Dans une société où les adultes se sentent déconnectés de leur communauté, n'ont pas les moyens financiers de vivre seuls, entrent sur le marché du travail et en fondent des familles de plus en plus tard, cette évolution semble inévitable. «C'est une nouvelle offre qui va devenir la norme pour de nombreuses personnes», selon le fondateur de «Pure House», un espace de cohabitation par abonnement à Brooklyn, New York.

Bonus: un antidote à la solitude

Un jeune locataire d'une chambre meublée dans l'espace «Common», à Manhattan, explique qu'il paie 1545 dollars (1538 francs) par mois tout inclus, soit le prix d'un petit studio dans son quartier. «L'espace mental qui est dégagé par le fait qu'ils s'occupent de tout (ndlr: des draps à l'entretien en passant par le papier toilette) rend cela complètement justifiable. Les seules factures que je paie en dehors de "Common" sont pour la nourriture, mes loisirs, et le métro.»

Les détracteurs dénoncent le prolongement d'un dortoir sans âme, mais les adeptes estiment que ce principe offre une solution à plusieurs problèmes que doivent résoudre les professionnels de tous âges arrivant dans une ville, au premier rang desquels la solitude.

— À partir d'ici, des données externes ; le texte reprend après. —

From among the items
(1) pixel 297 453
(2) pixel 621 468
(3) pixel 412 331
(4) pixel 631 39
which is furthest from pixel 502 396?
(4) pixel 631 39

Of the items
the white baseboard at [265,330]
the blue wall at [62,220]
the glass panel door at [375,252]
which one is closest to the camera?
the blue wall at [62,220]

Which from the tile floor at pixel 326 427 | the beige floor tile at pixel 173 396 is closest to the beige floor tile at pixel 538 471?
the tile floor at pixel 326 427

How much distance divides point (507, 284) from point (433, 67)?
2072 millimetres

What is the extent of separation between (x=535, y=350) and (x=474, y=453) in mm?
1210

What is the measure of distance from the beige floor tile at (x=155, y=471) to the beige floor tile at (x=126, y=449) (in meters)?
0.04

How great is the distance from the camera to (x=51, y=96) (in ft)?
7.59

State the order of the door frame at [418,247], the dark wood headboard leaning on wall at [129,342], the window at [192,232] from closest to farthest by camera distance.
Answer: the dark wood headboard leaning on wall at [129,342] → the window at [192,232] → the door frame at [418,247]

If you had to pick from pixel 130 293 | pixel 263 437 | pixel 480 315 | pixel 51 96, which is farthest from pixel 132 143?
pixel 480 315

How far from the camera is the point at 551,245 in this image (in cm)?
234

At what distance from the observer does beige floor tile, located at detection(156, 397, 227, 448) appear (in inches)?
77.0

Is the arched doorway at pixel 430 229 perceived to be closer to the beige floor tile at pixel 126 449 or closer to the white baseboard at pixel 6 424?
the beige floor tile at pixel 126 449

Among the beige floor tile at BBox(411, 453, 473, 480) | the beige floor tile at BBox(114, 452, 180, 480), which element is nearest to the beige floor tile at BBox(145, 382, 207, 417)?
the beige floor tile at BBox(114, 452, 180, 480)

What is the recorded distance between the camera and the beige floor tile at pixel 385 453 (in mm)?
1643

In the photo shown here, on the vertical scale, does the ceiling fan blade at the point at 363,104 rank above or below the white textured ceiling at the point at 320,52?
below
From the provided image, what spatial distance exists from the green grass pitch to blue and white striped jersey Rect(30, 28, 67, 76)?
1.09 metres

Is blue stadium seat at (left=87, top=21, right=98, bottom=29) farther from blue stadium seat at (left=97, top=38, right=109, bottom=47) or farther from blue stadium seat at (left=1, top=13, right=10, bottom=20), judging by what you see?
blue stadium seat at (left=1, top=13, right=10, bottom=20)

De nombreux investisseurs y voient l'avenir de l'immobilier. Pour l'un d'eux, interrogé par le webzine Curbed, «le consommateur urbain est à l'aise avec un produit de haute densité qui élimine l'espace perdu et offre en retour un loyer plus bas ou une meilleure expérience de vie.» Par ailleurs, l'ameublement se veut à la pointe du design et de l'efficacité, il ne s'agit pas d'«une chambre universitaire avec des meubles Ikea», précise-t-il.

Certains entrepreneurs, comme Bruno Haid, voient encore plus loin, littéralement: ce dernier est en train de mettre au point «Roam», qui devrait permettre aux membres, pour 1600 dollars (1593 francs) par mois, d'accéder à des chambres en cohabitation à travers le monde. L'entreprise possède pour le moment un hôtel reconverti à Bali, en Indonésie, et prévoit d'ouvrir des espaces à Miami, Londres et Buenos Aires cette année.